Latin Amerika 2021 özeti: Siyaset solda, ekonomi dipte, devlet tatilde, ordu tetikte

Hüsamettin Aslan Independent Türkçe için yazdı

Kolaj: Independent Türkçe

Dünya, bir yılı daha geride bırakırken; 'yeni bir yıla' da 'umutla' giriyor. Biz de bu vesileyle sizlerin yeni yılınızı kutlar; sağlık ve esenlikler dileriz.

2021 yılı tüm dünyada olduğu gibi Latin Amerika'da da Kovid-19 pandemisi ve aşı tartışmalarının gölgesinde geçti. Kovid-19'a bağlı siyasi, ekonomik, askeri, kamusal ve toplumsal yığınca mesele doğdu. Birçok konu direk veya dolaylı olarak Kovid-19'un yansıması şeklinde gerçekleşti.

Muhtemelen Kovid-19 salgını, İkinci Dünya Savaşı'ndan bu yana tüm dünyada yaşanan en önemli ekonomik ve sosyal yıkımdır.

Halk sağlığı açısından yapılması gereken ahlaki ve medikal doğru kararlar bir yandan alınmaya çalışılırken; diğer taraftan her ülkenin sorunu olan Kovid-19 aşı meselesini "çözdüğünü" zannedenlerin de kamusal sorunları ortaya çıktı.

Devlet otoritesinin varlığı ciddi şekilde sorgulandı. Aidiyet duygusu aşındı. Nitekim insanlar bu dönemde hükümetin başında olan bütün karar alıcıları ve başkanlarını al-aşağı etti.

Latin Amerika ve Karayipler, Kovid-19'dan kaynaklı ölüm oranları ve olumsuz ekonomik etkileri açısından pandeminin en çok harap ettiği bölgesidir. Kıtada yaşanan ölüm vakaları dünya genelindeki Kovid-19 ölümlerin yüzde 31'ine karşılık gelmektedir.

Buna ek olarak, Kovid-19 siyaseti etkiledi, eğitimi büyük ölçüde aksattı ve bölgedeki demokratik yönetimler üzerinde baskı yarattı.

En önemlisi; 2021 Kasım ayından itibaren enflasyon ve hayat pahalılığı tüm ülkelerde faizlerin artırılmasına neden oldu. Dolayısıyla Latin Amerika ülkelerinin ekonomileri 'neredeyse' çöktü.


Siyasette, sol tsunami yaşanıyor

Latin Amerika'da 2021 sonu itibarıyla sağcı hükümetler artık Brezilya, Kolombiya, Uruguay ve Paraguay'da koltuklarını koruyabiliyor. Ancak bu ülkelerdeki hükümetler, Kovid-19 sonrası seçimlerle henüz yüzleşmedi.

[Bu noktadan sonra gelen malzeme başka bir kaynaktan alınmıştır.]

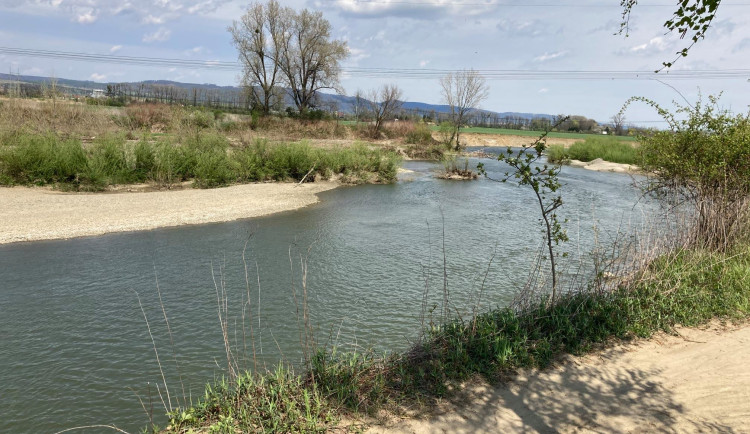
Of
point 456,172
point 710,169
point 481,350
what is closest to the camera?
point 481,350

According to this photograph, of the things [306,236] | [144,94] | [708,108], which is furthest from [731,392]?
[144,94]

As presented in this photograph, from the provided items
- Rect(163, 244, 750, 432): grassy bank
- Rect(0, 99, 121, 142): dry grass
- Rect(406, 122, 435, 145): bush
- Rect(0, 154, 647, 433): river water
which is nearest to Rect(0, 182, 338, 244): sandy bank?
Rect(0, 154, 647, 433): river water

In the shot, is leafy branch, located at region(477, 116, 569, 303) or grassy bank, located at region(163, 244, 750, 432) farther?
leafy branch, located at region(477, 116, 569, 303)

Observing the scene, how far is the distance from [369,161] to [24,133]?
19.0 m

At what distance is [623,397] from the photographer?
16.7 ft

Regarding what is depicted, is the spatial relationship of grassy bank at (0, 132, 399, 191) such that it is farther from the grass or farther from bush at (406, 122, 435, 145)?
the grass

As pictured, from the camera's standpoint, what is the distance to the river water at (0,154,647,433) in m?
6.57

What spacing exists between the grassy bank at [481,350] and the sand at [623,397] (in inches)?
11.8

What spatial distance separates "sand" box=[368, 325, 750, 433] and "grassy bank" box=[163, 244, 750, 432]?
0.30m

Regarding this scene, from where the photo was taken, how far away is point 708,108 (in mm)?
9859

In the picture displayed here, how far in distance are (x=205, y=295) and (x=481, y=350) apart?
659 cm

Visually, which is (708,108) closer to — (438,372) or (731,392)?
(731,392)

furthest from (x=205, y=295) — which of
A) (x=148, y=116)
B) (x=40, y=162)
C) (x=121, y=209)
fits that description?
(x=148, y=116)

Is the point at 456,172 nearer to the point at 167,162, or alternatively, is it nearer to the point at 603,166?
the point at 167,162
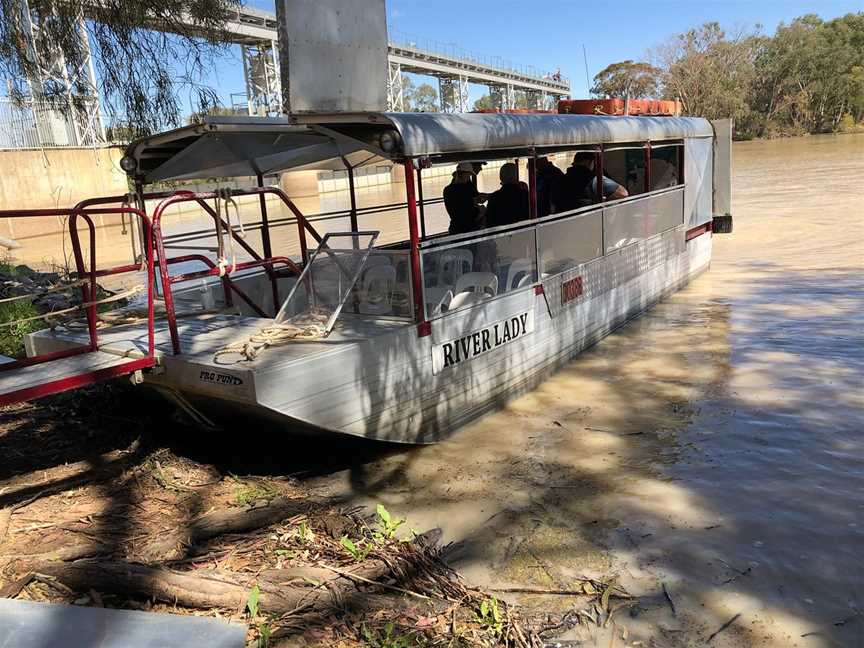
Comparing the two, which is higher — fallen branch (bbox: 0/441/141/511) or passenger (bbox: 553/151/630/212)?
passenger (bbox: 553/151/630/212)

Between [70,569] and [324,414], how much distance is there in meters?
1.80

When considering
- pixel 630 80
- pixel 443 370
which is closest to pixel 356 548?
pixel 443 370

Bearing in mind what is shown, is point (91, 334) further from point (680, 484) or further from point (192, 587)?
point (680, 484)

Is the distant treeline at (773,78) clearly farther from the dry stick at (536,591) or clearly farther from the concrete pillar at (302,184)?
the dry stick at (536,591)

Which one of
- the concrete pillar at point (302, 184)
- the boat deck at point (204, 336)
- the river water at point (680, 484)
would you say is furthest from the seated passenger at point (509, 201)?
A: the concrete pillar at point (302, 184)

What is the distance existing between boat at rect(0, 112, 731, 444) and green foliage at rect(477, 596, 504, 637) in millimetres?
1776

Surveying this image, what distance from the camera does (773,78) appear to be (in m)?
87.9

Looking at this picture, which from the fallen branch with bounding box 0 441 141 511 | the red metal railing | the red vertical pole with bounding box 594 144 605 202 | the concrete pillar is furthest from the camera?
the concrete pillar

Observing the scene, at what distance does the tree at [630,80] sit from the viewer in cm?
7531

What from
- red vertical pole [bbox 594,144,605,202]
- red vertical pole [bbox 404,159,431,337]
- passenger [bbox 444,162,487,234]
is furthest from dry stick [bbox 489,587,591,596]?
red vertical pole [bbox 594,144,605,202]

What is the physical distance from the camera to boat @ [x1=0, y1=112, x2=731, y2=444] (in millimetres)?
4734

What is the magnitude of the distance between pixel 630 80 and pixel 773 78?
2687 cm

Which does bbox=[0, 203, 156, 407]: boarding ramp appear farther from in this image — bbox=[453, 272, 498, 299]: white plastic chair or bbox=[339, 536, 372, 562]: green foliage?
bbox=[453, 272, 498, 299]: white plastic chair

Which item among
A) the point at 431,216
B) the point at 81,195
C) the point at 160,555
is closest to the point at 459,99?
the point at 81,195
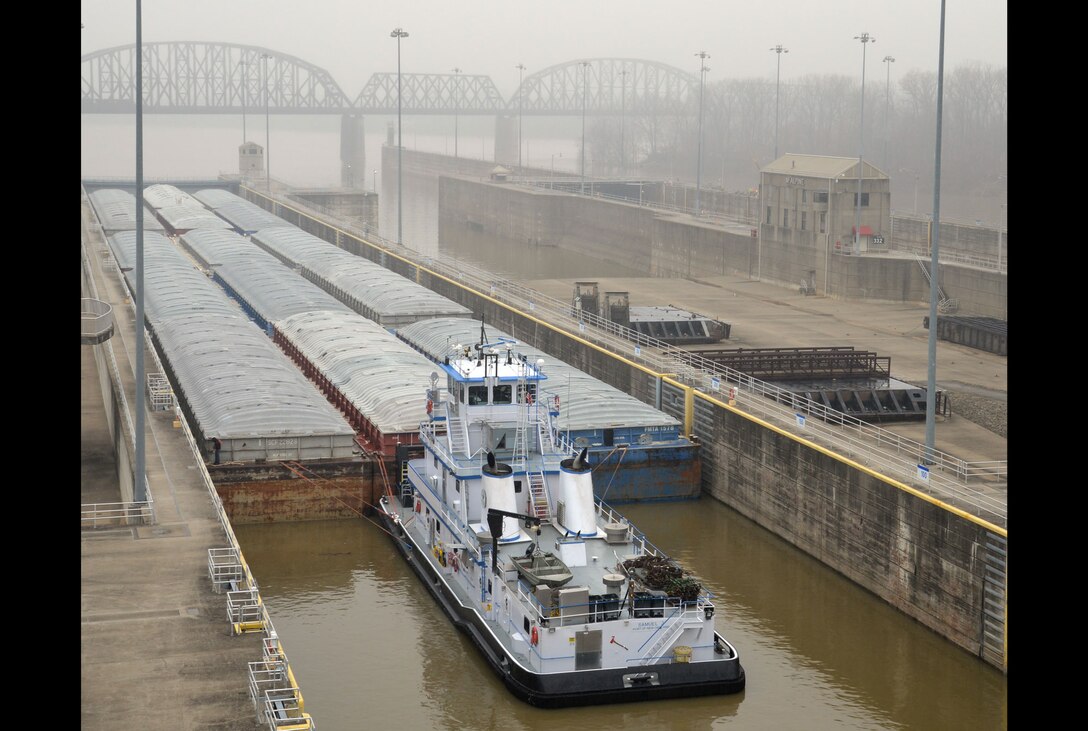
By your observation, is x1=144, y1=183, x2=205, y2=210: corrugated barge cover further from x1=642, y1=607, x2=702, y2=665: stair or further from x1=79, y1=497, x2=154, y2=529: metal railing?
x1=642, y1=607, x2=702, y2=665: stair

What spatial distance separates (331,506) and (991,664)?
16.7 meters

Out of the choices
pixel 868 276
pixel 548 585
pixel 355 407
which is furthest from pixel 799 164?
pixel 548 585

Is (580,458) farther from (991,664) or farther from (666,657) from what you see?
(991,664)

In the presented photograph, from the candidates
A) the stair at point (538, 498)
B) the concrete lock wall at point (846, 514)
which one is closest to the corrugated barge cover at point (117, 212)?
the concrete lock wall at point (846, 514)

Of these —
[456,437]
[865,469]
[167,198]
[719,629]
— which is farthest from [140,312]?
[167,198]

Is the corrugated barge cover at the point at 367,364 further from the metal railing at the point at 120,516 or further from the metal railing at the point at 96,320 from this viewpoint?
the metal railing at the point at 120,516

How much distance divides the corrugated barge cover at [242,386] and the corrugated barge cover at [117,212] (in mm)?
45013

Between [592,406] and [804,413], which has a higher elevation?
[592,406]

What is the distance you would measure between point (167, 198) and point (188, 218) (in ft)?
55.5

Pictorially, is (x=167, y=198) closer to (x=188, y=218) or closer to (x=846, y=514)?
(x=188, y=218)

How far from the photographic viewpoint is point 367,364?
43.1 meters

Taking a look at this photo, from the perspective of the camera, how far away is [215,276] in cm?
7138

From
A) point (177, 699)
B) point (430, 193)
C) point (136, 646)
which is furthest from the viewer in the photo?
point (430, 193)

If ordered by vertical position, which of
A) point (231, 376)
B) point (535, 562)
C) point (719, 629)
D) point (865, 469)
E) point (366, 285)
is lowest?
point (719, 629)
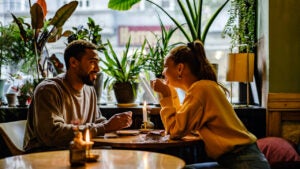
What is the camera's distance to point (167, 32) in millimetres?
3998

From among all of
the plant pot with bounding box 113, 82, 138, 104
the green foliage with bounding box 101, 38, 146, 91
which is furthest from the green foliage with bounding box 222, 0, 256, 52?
the plant pot with bounding box 113, 82, 138, 104

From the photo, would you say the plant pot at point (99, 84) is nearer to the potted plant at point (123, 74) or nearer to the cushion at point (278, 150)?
the potted plant at point (123, 74)

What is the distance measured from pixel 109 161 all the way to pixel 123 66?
1.94m

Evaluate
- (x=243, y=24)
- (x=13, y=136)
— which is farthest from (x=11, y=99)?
(x=243, y=24)

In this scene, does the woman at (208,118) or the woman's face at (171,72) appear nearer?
the woman at (208,118)

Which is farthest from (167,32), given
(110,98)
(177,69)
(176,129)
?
(176,129)

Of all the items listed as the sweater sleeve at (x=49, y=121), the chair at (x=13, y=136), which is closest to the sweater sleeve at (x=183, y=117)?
the sweater sleeve at (x=49, y=121)

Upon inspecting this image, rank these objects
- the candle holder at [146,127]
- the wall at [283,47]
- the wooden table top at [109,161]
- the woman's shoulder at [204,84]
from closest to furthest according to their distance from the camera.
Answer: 1. the wooden table top at [109,161]
2. the woman's shoulder at [204,84]
3. the candle holder at [146,127]
4. the wall at [283,47]

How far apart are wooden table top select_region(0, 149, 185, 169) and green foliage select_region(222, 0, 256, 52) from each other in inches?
81.0

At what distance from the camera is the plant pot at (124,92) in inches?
150

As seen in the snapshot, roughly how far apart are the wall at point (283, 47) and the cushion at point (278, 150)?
1.77 feet

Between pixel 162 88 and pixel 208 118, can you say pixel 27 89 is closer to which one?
pixel 162 88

2000'li yıllarda 17 ülkede iktidar olan solcu yönetimlere, yolsuzluk skandallarının ortaya çıkmasına tepki olarak, 2015-2016'dan itibaren 10'dan fazla ülkede sağın yükselişi körüklendi.

Ancak sol, siyasi bir güç olarak direnç gösterdi. Örneğin Bolivya'da eski Cumhurbaşkanı Evo Morales'in partisi, darbeden bu yana yapılan ilk seçimde yeniden iktidara geldi.

Perulu seçmenler, ülkenin son cumhurbaşkanlığı seçimlerinde aşırı sol aday Pedro Castillo'yu seçtiler.

Aralık ayında eski öğrenci aktivist solcu Gabriel Boric, Şili cumhurbaşkanlığı seçimi kazandı.Bunun dışında Honduras, Guetemela ve Nikaragua seçimlerini solcu adaylar kazandı.

Bu bağlamda 2022 yılında Kolombiya ve Brezilya seçimlerinde de solcu adayların kazanacağına kesin gözüyle bakılıyor.

Siyasi olarak 2021 yılı; milliyetçi-muhafazakar hükümetlerin/politikacıların çöküşünü hızlandırdı.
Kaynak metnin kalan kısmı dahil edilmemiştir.